Правовая беспринципность контрреволюции выражается в формуле: всякое административное действие допустимо, если оно наносит вред “крамоле”. На линии этого рассуждения может лежать всякое преступление…Этим подготовляется не умиротворение страны, а возрождение с новой силой тождественной формулы с революционным знаком»[31].

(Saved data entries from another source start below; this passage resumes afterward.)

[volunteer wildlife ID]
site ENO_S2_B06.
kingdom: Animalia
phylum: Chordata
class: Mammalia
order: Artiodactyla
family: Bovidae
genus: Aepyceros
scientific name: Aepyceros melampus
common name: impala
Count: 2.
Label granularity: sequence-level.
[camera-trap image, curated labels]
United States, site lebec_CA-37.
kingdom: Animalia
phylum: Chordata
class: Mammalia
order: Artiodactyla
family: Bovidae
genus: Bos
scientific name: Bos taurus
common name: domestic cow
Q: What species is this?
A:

Сговор правых с левыми отразился не только на судьбах русской конституции. Пропаганда, которую оба лагеря вели в народных массах, возбуждала ненависть к образованному меньшинству населения: и хотя правые играли на антикультурных или антизападнических инстинктах, а левые — на классовой ненависти[32], они сообща работали на один и тот же результат, поскольку в России образование издавна отождествлялось с материальным благополучием. Подобная смычка очень беспокоила Струве. Он считал, что самодержавие «социофизически» опиралось на ту врожденную подозрительность, которую невежественный народ питал к «образованным»[33]. Для того чтобы ослабить монархию, необходимо было обеспечить единство интересов неграмотных и образованных. Но вместо этого интеллигенция, пропагандировавшая лозунги классовой борьбы, лишь углубляла инстинктивное неприятие культуры в народной среде: «В России ни крестьяне, ни рабочие не имеют ни малейшего понятия о научной теории классовой борьбы. Недоверие к “буржуазии”, внушаемое народу во имя этой теории, поощряет не столько складывание классового самосознания, сколько укрепляет ненависть к образованным слоям, стоящим во главе освободительного движения»[34]. Сражаясь за один и тот же электорат, русская реакция и русский радикализм пользовались одним и тем же оружием. Они на пару препятствовали формированию у народных масс здоровых и конструктивных политических привычек: «Вот почему тем русским политическим деятелям, у которых развито чувство политической ответственности, так трудно получить доступ к умам и сердцам народных масс»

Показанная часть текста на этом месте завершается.